9. The result certainly is startling. Whereas the defendant in an ordinary civil suit, or the respondent in an appeal, and under the provisions of Order XLII, the respondent even in a second appeal, can obtain sufficient protection against either the plaintiff in a suit or the appellant in an appeal respectively, if he is not a resident in British India and is not possessed of immoveable property in British India, no such protection is available to a petitioner in a revisional application, whether under the Civil Procedure Code or under the Provincial Insolvency Act; and this seems to me to be somewhat anomalous. It is well known that the Code of Civil Procedure is not exhaustive.

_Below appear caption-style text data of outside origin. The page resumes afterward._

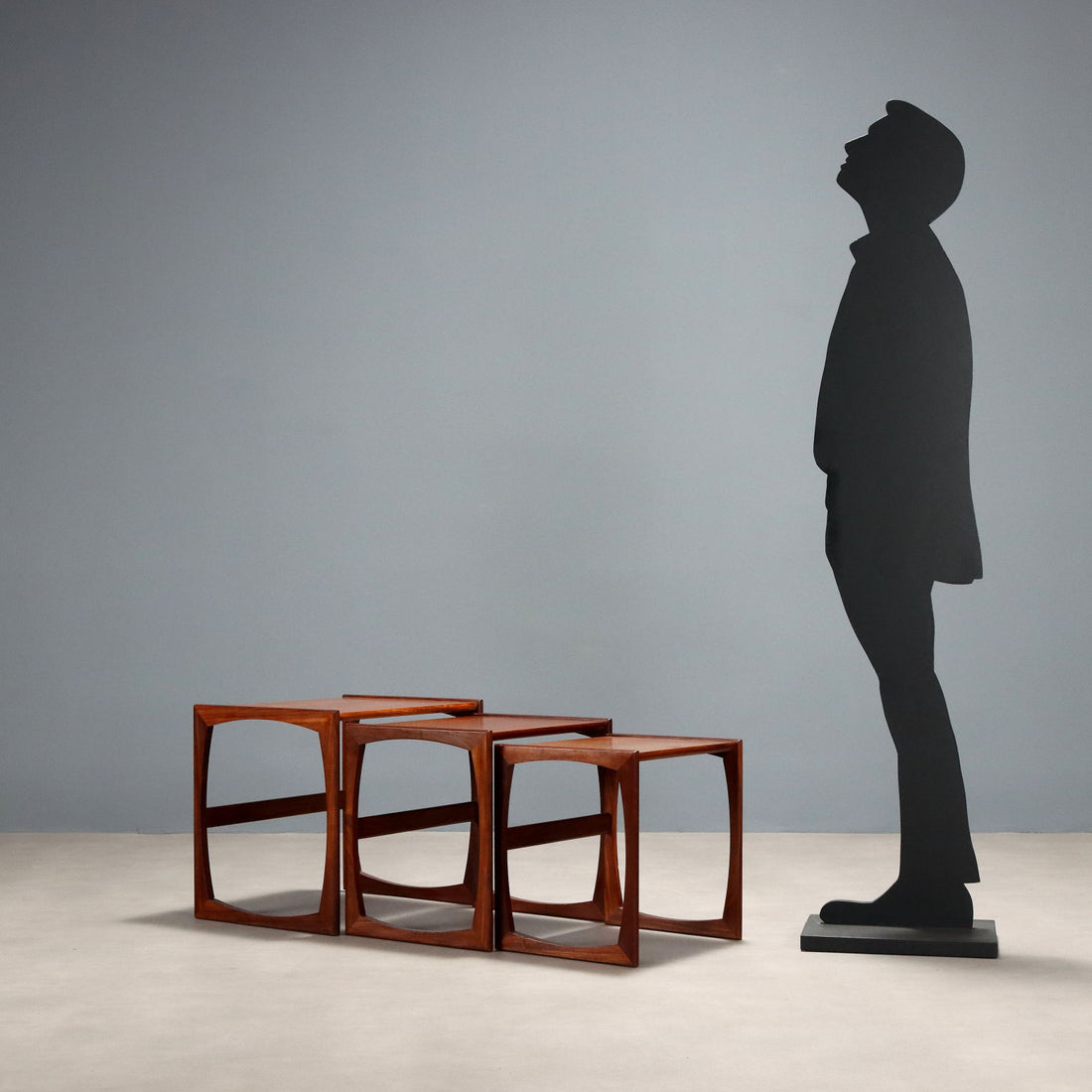  | Antiques  Side & Coffee Tables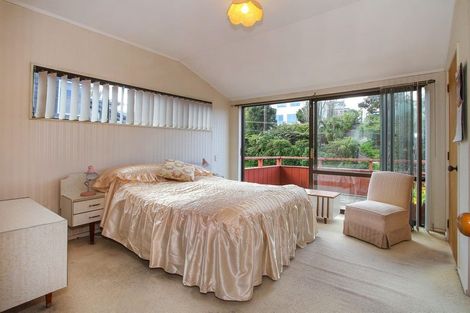 Photo of property in 1/84 Beach Road, Castor Bay, Auckland, 0620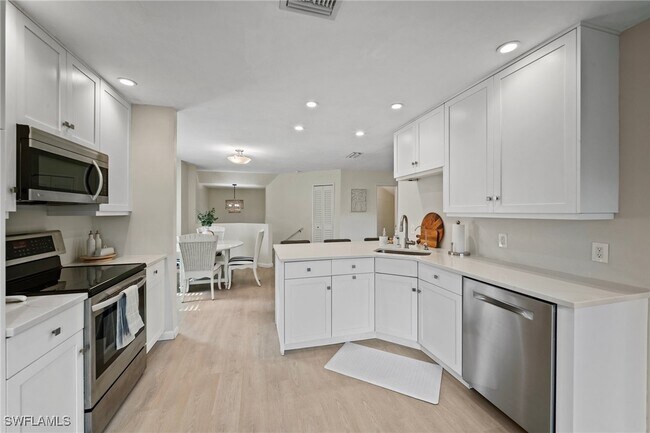 Foto del edificio - 27002 Oakwood Lake Dr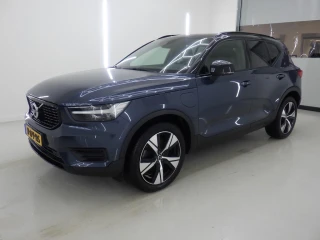 Volvo XC40 Recharge T4 R-Design 5d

The legislature could not be expected to provide for every order which may be necessary in the interests of justice or to prevent abuse of the process of the Court, or for the proper administration of real and substantial justice by the Courts, and it is for this purpose that Section 151 is enacted. It is true, as Mr. Gajendragadkar says, that the powers under Section 151 have to be exercised sparingly. I myself have said so in more than one case. Where there is a specific provision of law, or a specific procedure provided by law, which has not been followed by a party, or of which advantage has not been taken by a party, the Court will certainly hesitate before exercising its inherent jurisdiction. But on the facts of this case, which are not in dispute, I cannot see why the Court cannot proceed under Section 151. I must, therefore, hold that it is competent to this Court to make an order of the nature provided in Order XXV, Rule 1.
10. The result is, that the preliminary objection must be overruled.
11. On the merits there is no defence. That being so, the rule must be made absolute. The papers in the civil application must be returned to the lower Court, with a direction that it should call upon the opponent to furnish proper security. As to what that security should be, is a question entirely for the lower Court. Two weeks' time should be given to the opponent to comply with the Court's order when made.
12. Costs will be costs in the revisional application.